## CONSEGNA 1
Indica se ciascuna delle seguenti affermazioni concorda con l'articolo sull'intervista del cardinale Ruini, rispondendo sì o no e citando testualmente le parole decisive: (a) Ruini è stato presidente dei vescovi italiani dal 1991 al 2007; (b) l'intervista di Ruini è stata pubblicata da La Repubblica; (c) Nunzio Galantino ha ricoperto il ruolo di segretario della CEI.
## CONSEGNA 2
Prosegui l'articolo sull'intervista del cardinale Ruini, riprendendo subito dopo la sua ultima frase.

## BRANO DEL TESTO
⟨
Se la Chiesa non sa più guardare in alto
Le reazioni all'intervista del cardinale Ruini al Corriere della Sera, critiche molto severe tutte riguardo al giudizio su Salvini, sono rivelatrici di una Chiesa ormai appiattitasi sulla politica, in cui non esiste più la dimensione verticale. È l'esempio più evidente di quella "crisi di fede" che il cardinale Sarah indica come il male attuale della Chiesa.
Con il passare dei giorni la recente intervista del cardinale Camillo Ruini al Corriere della Sera diventa sempre più interessante per il volto della Chiesa italiana che rivela. Non tanto per i contenuti dell’intervista in sé, quanto per le reazioni molto spesso scomposte che ha generato in uomini di Chiesa; anzi in quegli uomini di Chiesa che più si considerano sostenitori dell’attuale corso.
Tema unico della polemica è l’opzione politica: l’apertura di credito del cardinale Ruini nei confronti di Salvini insieme al de profundis recitato per il cattolicesimo democratico (leggi catto-comunismo) e la difesa delle scelte politiche di quando era presidente dei vescovi italiani (1991-2007). I toni vanno da un formale rispetto per Ruini che condisce un radicale disaccordo, fino all’insulto vero e proprio. Nel primo caso si distinguono i suoi confratelli vescovi come monsignor Domenico Mogavero e l’ex segretario della CEI, monsignor Nunzio Galantino; quest’ultimo addirittura pretende di dare lezioni di distacco dai partiti, quando negli anni passati alla Cei ha fatto praticamente da cappellano del PD (ci sono espressioni popolari molto efficaci per descrivere volti di questo genere).
⟩
## DATI FORNITI
⟨
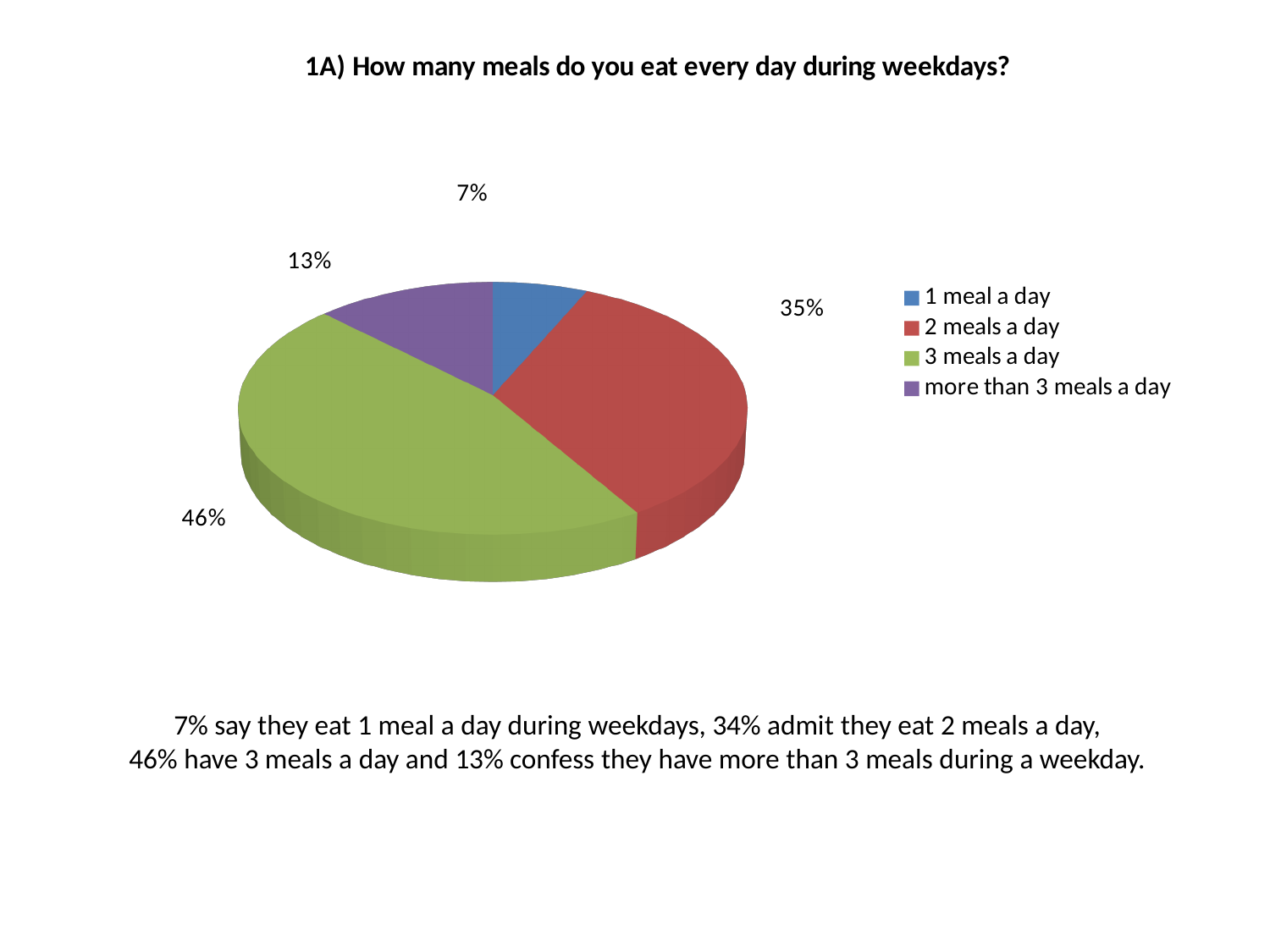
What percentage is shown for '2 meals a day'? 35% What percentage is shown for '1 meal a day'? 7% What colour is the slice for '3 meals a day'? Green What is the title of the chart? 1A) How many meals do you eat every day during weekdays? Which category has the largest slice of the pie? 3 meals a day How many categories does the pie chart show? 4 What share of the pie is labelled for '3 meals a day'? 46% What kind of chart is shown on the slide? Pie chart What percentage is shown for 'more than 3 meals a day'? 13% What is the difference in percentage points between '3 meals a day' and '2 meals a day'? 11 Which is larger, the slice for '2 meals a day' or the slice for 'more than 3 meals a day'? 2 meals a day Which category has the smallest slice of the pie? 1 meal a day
⟩
## RISULTATO 1
(a) Sì: "quando era presidente dei vescovi italiani (1991-2007)".
(b) No: "la recente intervista del cardinale Camillo Ruini al Corriere della Sera".
(c) Sì: "l’ex segretario della CEI, monsignor Nunzio Galantino".

## RISULTATO 2
Ci sono poi gli intellettuali di punta che hanno twittato a ripetizione: il sociologo di riferimento della CEI Mauro Magatti, che fa un’analisi in 200 caratteri dall’italiano incerto, alla Checco Zalone («La speranza di salvare la fede con accordi col potere politico “forte” sono sempre stati disastrosi. Per la democrazia e per la Chiesa»); un insolitamente pacato Vito Mancuso («Logico che Ruini appoggi Salvini… rappresenta quella parte, da sempre maggioritaria, del cattolicesimo italiano fortemente conservatrice…»; un rabbioso Alberto Melloni che, da storico, paragona Ruini all’ambasciatore della Germania nazista von Papen (poi, per la foga polemica, prende un clamoroso abbaglio storico anticipando al 1941 i milioni di ebrei morti nelle camere a gas); l’altrettanto velenoso signor Enzo Bianchi, secondo cui «cattiveria, invidia, rancore ammorbano sempre di più la vita sociale e perfino la vita delle comunità cristiane; ma di questa barbarie qualcuno dovrà rispondere, in primo luogo quelli che avendo autorità la fomentano e la autorizzano, anziché arginarla e spegnerla». Perfino il presidente della Repubblica Sergio Mattarella è intervenuto a difesa dei cattolici democratici (ne parliamo a parte).
Non entriamo nel merito delle critiche, basta constatare che l’unico argomento che veramente interessa gli esponenti più in vista della Chiesa è la politica, l’unico argomento che accende i cuori e fa scattare la passione è lo schieramento partitico. Quello che interessa i pastori e l’intellighentjia è il pro o contro Salvini, il pro o il contro l’immigrazione e via dicendo.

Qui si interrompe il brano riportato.